WHAT YOU ARE ASKED TO DO
Count the lines in the entries below that contain the string "scene" with matching case, and reply with the number alone.

··········

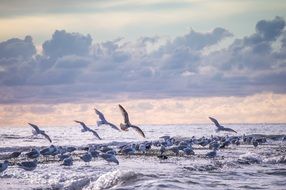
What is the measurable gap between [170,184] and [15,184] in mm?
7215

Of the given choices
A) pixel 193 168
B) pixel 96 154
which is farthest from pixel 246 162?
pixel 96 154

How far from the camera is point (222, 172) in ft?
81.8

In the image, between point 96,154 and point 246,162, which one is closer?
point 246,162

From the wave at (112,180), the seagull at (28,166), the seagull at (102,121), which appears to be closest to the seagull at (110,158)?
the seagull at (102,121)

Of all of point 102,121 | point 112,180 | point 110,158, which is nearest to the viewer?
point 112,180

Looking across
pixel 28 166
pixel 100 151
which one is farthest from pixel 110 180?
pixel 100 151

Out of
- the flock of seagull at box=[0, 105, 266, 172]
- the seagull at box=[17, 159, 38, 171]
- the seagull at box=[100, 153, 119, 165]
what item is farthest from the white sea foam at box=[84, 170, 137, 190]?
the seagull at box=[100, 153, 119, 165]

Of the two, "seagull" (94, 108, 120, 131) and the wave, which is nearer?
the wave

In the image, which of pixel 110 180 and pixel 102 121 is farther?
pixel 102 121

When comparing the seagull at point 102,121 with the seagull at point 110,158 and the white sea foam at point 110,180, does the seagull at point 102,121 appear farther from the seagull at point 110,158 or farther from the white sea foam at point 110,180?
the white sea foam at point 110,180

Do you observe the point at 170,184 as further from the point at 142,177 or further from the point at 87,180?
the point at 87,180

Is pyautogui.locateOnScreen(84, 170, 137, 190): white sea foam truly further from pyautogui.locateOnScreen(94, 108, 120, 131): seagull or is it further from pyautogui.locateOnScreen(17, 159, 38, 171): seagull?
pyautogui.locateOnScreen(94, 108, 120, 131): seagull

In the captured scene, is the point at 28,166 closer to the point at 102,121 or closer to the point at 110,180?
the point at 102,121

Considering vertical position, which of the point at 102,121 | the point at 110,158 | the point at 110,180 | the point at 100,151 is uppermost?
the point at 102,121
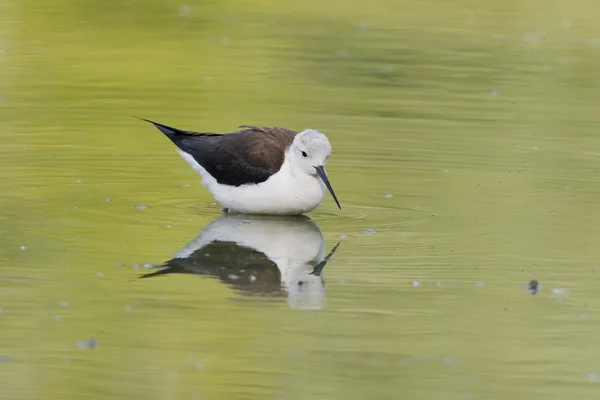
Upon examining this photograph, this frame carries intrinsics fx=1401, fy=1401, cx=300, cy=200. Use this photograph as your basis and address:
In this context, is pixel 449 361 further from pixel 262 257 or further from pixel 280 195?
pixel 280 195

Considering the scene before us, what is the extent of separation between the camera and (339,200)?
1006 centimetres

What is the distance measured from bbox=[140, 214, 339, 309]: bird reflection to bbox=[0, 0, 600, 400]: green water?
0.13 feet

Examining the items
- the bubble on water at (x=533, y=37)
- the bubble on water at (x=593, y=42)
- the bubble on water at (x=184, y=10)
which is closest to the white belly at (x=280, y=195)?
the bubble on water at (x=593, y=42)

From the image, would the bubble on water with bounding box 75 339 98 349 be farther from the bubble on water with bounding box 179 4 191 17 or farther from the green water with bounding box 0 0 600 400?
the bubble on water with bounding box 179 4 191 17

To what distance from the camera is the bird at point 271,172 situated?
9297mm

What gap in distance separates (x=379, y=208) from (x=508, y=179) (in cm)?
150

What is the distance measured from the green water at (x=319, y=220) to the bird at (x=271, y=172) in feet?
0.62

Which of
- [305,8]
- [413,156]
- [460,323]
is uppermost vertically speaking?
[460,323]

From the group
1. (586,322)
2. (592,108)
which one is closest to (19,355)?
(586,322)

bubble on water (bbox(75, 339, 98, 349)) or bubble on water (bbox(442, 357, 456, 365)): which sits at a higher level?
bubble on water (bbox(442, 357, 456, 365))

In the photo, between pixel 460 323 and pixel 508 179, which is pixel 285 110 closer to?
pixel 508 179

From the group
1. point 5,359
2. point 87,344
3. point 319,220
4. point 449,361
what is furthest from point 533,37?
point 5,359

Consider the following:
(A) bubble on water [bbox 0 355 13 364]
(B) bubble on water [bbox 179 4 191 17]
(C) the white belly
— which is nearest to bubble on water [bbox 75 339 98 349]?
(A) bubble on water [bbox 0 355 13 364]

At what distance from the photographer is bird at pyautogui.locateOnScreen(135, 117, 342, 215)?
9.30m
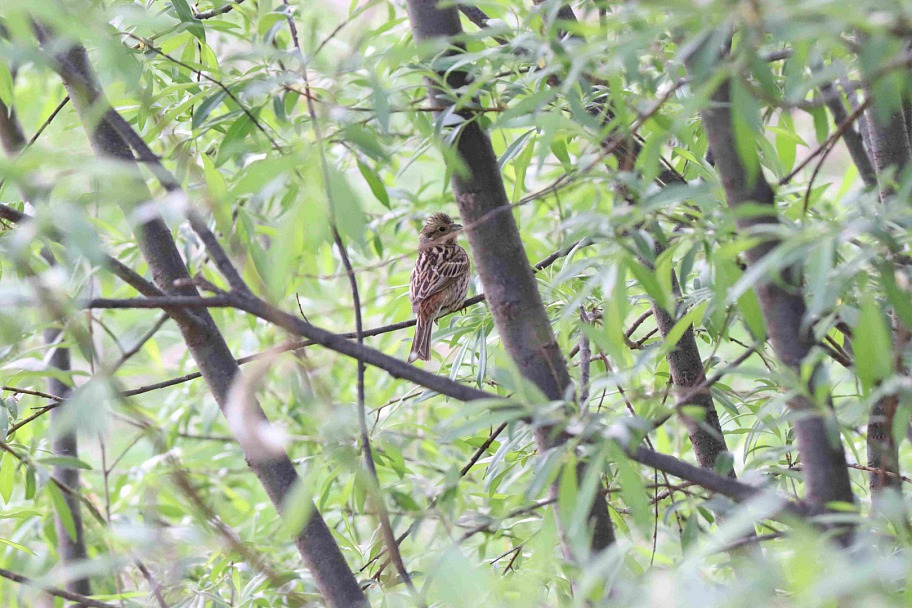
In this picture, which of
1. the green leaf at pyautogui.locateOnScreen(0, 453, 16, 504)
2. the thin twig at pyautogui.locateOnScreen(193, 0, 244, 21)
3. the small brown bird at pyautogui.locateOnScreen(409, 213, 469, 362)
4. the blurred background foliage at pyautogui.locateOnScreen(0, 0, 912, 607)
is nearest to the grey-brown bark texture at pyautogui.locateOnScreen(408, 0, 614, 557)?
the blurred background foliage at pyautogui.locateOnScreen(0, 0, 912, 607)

··········

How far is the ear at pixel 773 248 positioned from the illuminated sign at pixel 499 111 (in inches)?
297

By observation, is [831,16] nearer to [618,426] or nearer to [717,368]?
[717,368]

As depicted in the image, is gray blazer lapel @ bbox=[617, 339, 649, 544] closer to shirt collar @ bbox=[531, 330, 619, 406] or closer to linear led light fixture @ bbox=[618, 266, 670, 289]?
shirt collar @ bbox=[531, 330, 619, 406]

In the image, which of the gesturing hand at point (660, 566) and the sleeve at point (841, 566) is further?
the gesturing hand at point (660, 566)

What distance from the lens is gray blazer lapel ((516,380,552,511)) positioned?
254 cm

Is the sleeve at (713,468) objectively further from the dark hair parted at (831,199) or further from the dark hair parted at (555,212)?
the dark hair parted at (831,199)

··········

WRITTEN RESPONSE
2